EXCERPTED TEXT:

Apple Defends Its Anti-Child Abuse Imagery Tech After Claims of ‘Hash Collisions’

Apple Defends Its Anti-Child Abuse Imagery Tech After Claims of ‘Hash Collisions’

3 years ago
Anonymous $drS9DEX_Sj

https://www.vice.com/en_us/article/wx5yzq/apple-defends-its-anti-child-abuse-imagery-tech-after-claims-of-hash-collisions

Researchers claim they have probed a particular part of Apple's new system to detect and flag child sexual abuse material, or CSAM, and were able to trick it into saying two images that were clearly different shared the same cryptographic fingerprint. But Apple says this part of its system is not supposed to be secret, that the overall system is designed to account for this to happen in general, and that the analyzed code is not the final implementation that will be used with the CSAM system itself and is instead a generic version.

Stored rows:
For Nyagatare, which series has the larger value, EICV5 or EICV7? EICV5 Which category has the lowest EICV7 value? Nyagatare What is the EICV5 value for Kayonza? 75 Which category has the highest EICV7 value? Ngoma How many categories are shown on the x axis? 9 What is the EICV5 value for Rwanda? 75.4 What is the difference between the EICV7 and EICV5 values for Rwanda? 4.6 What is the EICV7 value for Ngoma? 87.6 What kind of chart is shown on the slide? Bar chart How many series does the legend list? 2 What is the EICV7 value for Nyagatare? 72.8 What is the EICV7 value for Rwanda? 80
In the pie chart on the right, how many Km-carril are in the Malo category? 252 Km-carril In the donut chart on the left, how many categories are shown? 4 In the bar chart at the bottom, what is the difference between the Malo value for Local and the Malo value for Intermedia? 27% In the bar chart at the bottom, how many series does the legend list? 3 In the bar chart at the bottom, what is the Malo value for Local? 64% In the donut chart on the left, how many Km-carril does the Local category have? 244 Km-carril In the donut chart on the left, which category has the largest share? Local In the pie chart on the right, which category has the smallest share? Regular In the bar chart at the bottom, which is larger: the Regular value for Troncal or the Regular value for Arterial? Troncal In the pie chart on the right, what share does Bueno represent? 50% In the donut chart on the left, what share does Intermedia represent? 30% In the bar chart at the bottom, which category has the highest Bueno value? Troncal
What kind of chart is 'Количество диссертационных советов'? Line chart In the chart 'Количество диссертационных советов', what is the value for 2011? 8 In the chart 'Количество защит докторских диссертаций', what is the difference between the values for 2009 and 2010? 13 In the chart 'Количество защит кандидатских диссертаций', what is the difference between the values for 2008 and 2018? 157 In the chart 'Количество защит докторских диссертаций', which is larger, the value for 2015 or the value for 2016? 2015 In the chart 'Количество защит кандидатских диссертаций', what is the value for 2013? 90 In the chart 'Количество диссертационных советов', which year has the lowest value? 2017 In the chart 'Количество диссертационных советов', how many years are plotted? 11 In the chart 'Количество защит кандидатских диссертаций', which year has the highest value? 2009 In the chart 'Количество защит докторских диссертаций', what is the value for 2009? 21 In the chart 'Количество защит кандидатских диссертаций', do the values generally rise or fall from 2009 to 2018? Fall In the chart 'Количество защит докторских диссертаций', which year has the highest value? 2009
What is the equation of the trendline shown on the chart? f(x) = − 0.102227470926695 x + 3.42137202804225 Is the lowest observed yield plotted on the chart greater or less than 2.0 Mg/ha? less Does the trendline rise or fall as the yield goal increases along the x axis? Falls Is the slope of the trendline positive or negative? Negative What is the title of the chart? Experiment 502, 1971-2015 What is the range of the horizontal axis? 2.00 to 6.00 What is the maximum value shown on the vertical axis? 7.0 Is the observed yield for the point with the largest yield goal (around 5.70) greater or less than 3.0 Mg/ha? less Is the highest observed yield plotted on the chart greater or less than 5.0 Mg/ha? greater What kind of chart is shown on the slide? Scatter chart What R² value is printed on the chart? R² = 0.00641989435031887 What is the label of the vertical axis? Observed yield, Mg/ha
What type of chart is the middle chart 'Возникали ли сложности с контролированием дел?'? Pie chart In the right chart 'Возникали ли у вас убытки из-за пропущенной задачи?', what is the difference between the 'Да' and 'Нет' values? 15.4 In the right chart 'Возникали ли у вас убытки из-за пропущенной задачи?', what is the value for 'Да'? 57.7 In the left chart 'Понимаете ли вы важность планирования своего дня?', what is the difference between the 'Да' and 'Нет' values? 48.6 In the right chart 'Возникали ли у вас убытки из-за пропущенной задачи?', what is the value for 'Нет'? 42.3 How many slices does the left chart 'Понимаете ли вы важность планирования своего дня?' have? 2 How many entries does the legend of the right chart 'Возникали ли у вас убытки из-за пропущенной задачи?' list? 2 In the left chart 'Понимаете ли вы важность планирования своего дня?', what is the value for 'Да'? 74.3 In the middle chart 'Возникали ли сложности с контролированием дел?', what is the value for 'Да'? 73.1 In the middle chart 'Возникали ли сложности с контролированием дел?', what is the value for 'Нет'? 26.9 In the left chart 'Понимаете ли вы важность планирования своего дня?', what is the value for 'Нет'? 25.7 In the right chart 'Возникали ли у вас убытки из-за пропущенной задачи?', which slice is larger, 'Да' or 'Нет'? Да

REQUIRED ACTION 1: In the article on Apple's child abuse imagery detection system, what did the researchers say they tricked the system into reporting about two clearly different images?
REQUIRED ACTION 2: Duplicate the passage of the Apple article starting with "Researchers claim they" and going on through "a generic version.".
REQUIRED ACTION 3: Go on with the article about Apple's child abuse imagery detection system, picking up after its final sentence.
The rows were taken from a separate source.

EXPECTED OUTPUT 1: They tricked it into saying the two images shared the same cryptographic fingerprint.

EXPECTED OUTPUT 2:
Researchers claim they have probed a particular part of Apple's new system to detect and flag child sexual abuse material, or CSAM, and were able to trick it into saying two images that were clearly different shared the same cryptographic fingerprint. But Apple says this part of its system is not supposed to be secret, that the overall system is designed to account for this to happen in general, and that the analyzed code is not the final implementation that will be used with the CSAM system itself and is instead a generic version.

EXPECTED OUTPUT 3:
On Wednesday, GitHub user AsuharietYgvar published details of what they claim is an implementation of NeuralHash, a hashing technology in the anti-CSAM system announced by Apple at the beginning of August. Hours later, someone else claimed to have been able to create a collision, meaning he tricked the system into giving two different images the same hash. Ordinarily, hash collisions mean that one file could appear to be another to a system. For example, perhaps a piece of malware shares a hash with an innocuous file, so an anti-virus system flags the banal file thinking it poses a threat to the user.